*** Opening DATA SHOWN ***

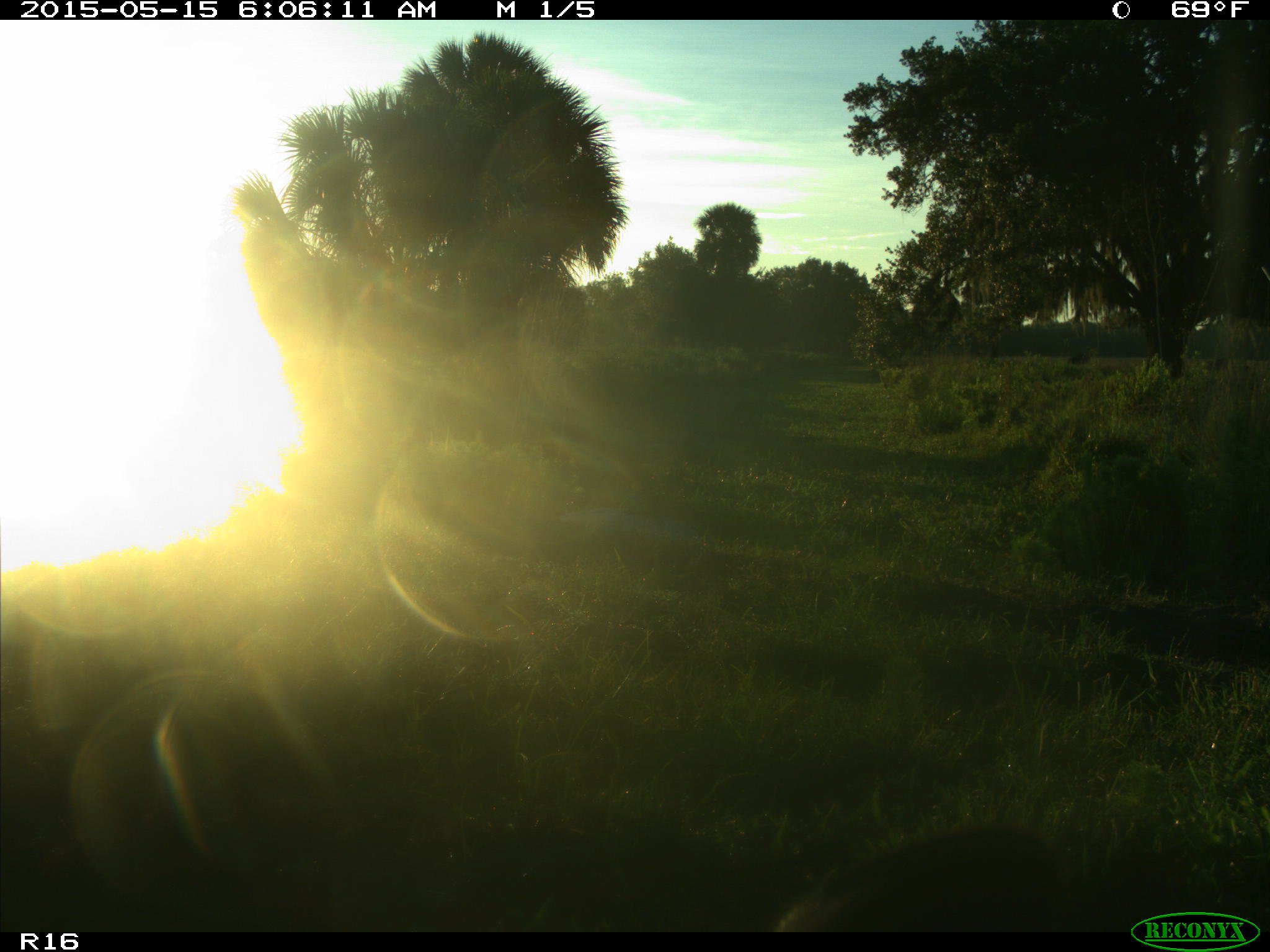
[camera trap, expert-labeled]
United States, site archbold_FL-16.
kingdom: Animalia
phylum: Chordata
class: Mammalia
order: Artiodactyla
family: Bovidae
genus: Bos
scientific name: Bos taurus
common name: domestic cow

*** Closing DATA SHOWN ***
*** Opening DATA SHOWN ***

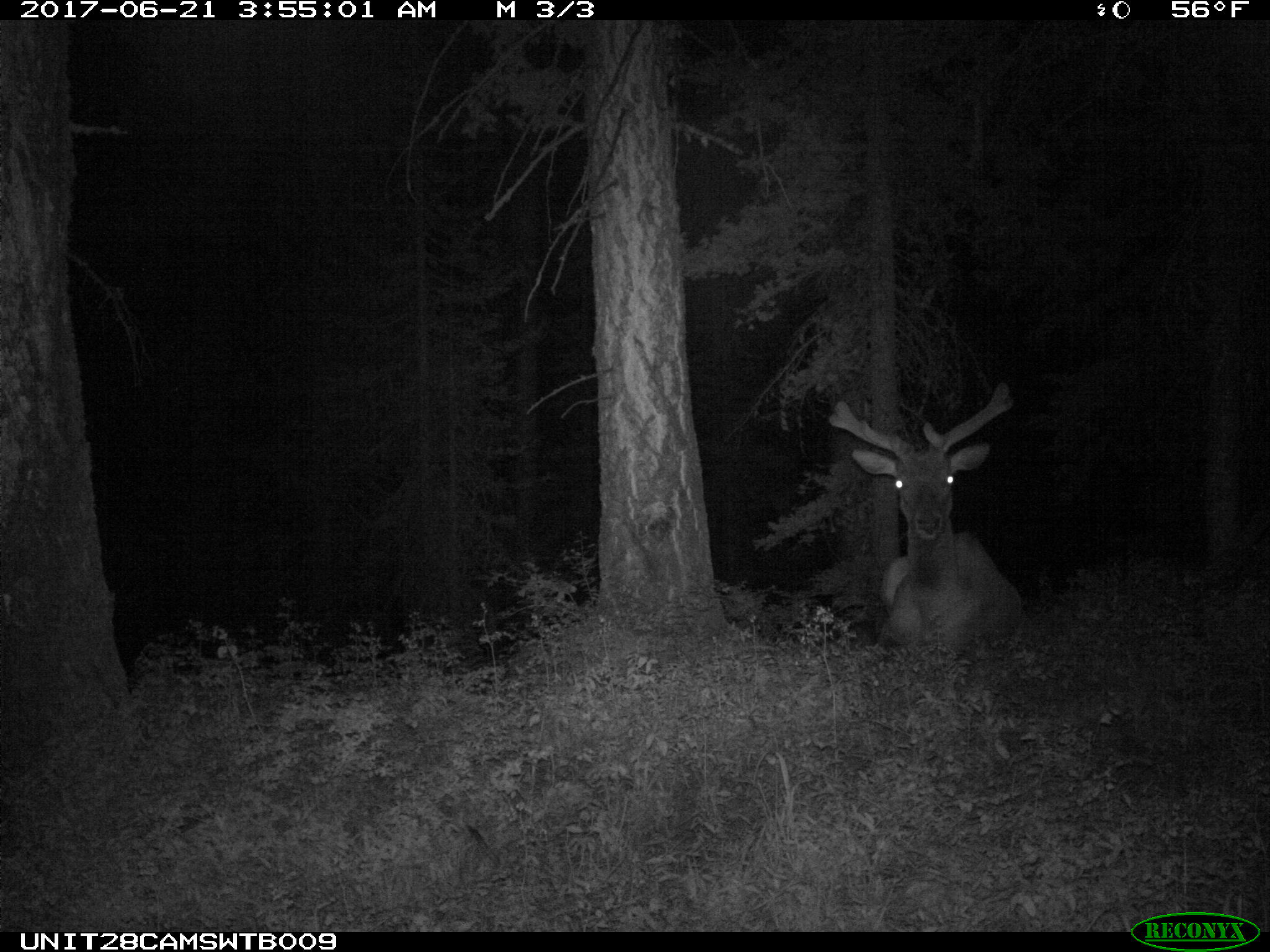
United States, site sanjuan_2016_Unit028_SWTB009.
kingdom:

*** Closing DATA SHOWN ***
*** Opening DATA SHOWN ***

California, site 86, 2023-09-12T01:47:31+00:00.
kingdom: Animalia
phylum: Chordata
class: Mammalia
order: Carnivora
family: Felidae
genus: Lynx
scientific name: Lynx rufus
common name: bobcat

*** Closing DATA SHOWN ***

### DIRECTIONS FOR THIS TASK
From the entries above, restate word for word the lines from the line containing "California, site 86, 2023-09-12T01:47:31+00:00." to the line containing "common name: bobcat", both ends included, and nothing more.

### TASK RESULT
California, site 86, 2023-09-12T01:47:31+00:00.
kingdom: Animalia
phylum: Chordata
class: Mammalia
order: Carnivora
family: Felidae
genus: Lynx
scientific name: Lynx rufus
common name: bobcat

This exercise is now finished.